■ **Selection**:
■ ■ ■ ■ ■

Why Am I Here?
But Why Am I Here?
Jaimie Crumley ’08 is “Illuminating the Unseen”
BY JESSICA YARMOSKY
It was September 1832. In Franklin Hall in Boston’s South End, a woman stood and began to speak. Her name was Maria Stewart, and she was Black, born free in Hartford some 30 years before. She was a recent widow who’d supported herself by being a domestic servant, while devouring any literature and religious texts she could get her hands on. She was an active member of Boston’s African Baptist Church, an outspoken feminist bent on encouraging Black people, especially women, to pursue education and demand political rights. A year prior, in 1831, she’d published an essay calling for her Black audience to “sue for your rights and privileges…Know the reason you cannot attain them.”
That day in September, she delivered a speech called “Why Sit Ye Here and Die?” In it, she railed against oppression, noting that while Black people in the North didn’t have to experience the “horrors of slavery,” the racism they faced in the North was “little better than that.” She called for equal rights for Black women and the abolition of slavery.
While it’s perhaps unsurprising that Stewart’s speeches weren’t wholly well-received at the time, that didn’t stop her from continuing to speak for a radical upending of current societal values. She’d go on to have a short but impactful public speaking career before turning to teaching and continued activism. That day in September marked the first known instance of a woman—of any race—giving a public speech. She’d also be one of the first to address an audience of both men and women, white and Black–called a “promiscuous” audience at the time.

■ ■ ■ ■ ■

■ **Required actions**:
**1)** Return the passage of the article above from "That day in September, she" up to and including "abolition of slavery.", copied without alteration.
**2)** Render the following sentence from the article above into Spanish: "She called for equal rights for Black women and the abolition of slavery."

■ **Supplied records**:
■ ■ ■ ■ ■

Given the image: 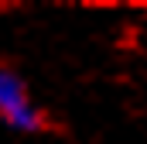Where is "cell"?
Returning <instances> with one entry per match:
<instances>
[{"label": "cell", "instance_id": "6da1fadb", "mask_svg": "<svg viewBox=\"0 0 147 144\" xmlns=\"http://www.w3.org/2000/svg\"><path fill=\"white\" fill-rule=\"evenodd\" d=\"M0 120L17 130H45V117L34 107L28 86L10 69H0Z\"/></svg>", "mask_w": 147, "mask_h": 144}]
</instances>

■ ■ ■ ■ ■

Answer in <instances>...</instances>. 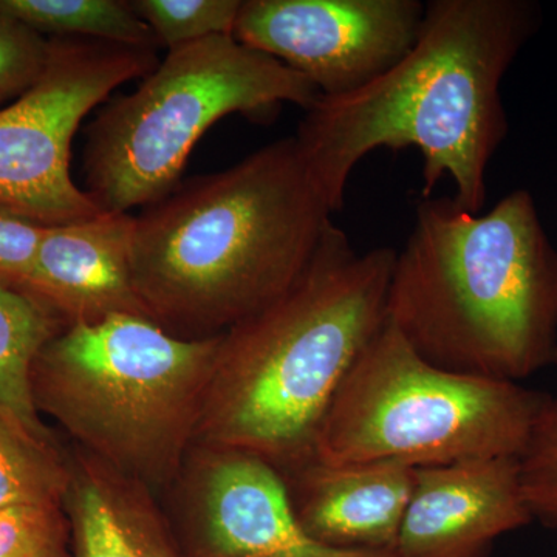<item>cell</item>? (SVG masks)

■ ■ ■ ■ ■

■ **Answers to the exercise**:
**1)**
That day in September, she delivered a speech called “Why Sit Ye Here and Die?” In it, she railed against oppression, noting that while Black people in the North didn’t have to experience the “horrors of slavery,” the racism they faced in the North was “little better than that.” She called for equal rights for Black women and the abolition of slavery.

**2)** Ella reclamó la igualdad de derechos para las mujeres negras y la abolición de la esclavitud.